The red on a blackbird’s wing

I’m finding it hard to write. My mind is so full of things it wants to say that it has created a logjam like the drainage stones I sometimes put in the bottom of a pot for a plant, the pressure of one against the others keeps them all captive and unable to slip through the hole.

So I make attempts to organize the information:

Letters to my mother—

Why did you have to leave when I wasn’t ready for you to go? Why was there so little time at the end, and that taken up by the necessities of life drawing down to an end like the last stingy trickle of shampoo squeezed from a bottle held upside down? I wish I would have known thirty years ago what I know today and then maybe I would have taken the time to really know who you were.

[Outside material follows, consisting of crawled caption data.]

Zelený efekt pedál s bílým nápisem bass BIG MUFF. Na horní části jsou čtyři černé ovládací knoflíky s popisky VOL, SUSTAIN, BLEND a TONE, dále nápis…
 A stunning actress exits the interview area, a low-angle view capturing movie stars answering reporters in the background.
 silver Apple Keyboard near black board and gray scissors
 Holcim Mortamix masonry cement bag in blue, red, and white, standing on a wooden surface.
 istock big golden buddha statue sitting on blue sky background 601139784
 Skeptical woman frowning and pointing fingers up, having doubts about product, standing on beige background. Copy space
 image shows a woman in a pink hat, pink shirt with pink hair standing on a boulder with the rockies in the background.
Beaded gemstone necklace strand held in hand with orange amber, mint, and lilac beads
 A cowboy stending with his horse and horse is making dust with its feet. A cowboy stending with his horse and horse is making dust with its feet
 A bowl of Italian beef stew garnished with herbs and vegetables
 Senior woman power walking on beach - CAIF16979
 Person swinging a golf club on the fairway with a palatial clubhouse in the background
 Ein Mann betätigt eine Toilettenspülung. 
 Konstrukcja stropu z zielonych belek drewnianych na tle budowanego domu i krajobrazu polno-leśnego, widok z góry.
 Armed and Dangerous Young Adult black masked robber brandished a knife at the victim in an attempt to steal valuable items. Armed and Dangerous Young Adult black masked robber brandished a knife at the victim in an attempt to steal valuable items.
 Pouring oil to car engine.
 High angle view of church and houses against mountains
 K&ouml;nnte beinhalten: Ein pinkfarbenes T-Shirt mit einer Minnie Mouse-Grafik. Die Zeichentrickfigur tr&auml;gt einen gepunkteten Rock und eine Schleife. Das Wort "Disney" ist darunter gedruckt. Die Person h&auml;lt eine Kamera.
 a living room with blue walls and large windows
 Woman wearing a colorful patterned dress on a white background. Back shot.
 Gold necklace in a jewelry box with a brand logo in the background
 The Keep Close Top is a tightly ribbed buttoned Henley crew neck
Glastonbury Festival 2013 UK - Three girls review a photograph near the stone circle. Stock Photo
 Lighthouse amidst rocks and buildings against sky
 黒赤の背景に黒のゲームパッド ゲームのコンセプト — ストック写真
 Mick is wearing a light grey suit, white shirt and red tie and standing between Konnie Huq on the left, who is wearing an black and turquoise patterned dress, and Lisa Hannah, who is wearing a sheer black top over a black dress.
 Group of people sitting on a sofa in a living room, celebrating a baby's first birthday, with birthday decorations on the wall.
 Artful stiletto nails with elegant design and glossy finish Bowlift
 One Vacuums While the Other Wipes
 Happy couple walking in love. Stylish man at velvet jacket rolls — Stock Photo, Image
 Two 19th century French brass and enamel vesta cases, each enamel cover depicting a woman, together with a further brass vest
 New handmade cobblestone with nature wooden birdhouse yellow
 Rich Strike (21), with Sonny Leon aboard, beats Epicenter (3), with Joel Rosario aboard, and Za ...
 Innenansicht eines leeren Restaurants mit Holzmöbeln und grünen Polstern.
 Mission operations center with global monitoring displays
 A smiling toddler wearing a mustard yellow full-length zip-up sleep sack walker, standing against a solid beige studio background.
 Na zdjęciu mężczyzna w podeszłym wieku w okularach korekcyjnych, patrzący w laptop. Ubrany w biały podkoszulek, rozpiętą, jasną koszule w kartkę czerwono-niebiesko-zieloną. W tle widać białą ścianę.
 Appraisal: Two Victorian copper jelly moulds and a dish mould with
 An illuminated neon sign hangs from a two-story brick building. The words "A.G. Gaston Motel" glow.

Observations on how the world has shifted, and why nothing seems the same.

Deliberations on what to do next to find meaning in what often feels like a purposeless life.

I could do a whole study on “things.”

Why do we have so many things? How can we just exit and leave everything behind? Should I begin to get rid of my prized possessions now so that my children won’t have to make heart-wrenching decisions as to whether my books get sold, donated, or stored in a box in someone’s basement? And is someone walking around today in my mother’s green spring sweater?  So many things. We buy because we think we need. We keep in case someday we might need. Or someone gave to us because they thought we needed or would like to have. Poof. We exit. And yet every thing that we kept, bought, were given, held dear, or merely tolerated, is left sitting on its shelf, in a cabinet, or in a drawer. Unclaimed freight.

Why do the things we leave behind plague me so?

Contemplations on the age-old question, what is it all about?

My world has shifted and my mind is full, yet I remain largely speechless.

But the crimson on the wing of the blackbird shines red in the sun to me. Still.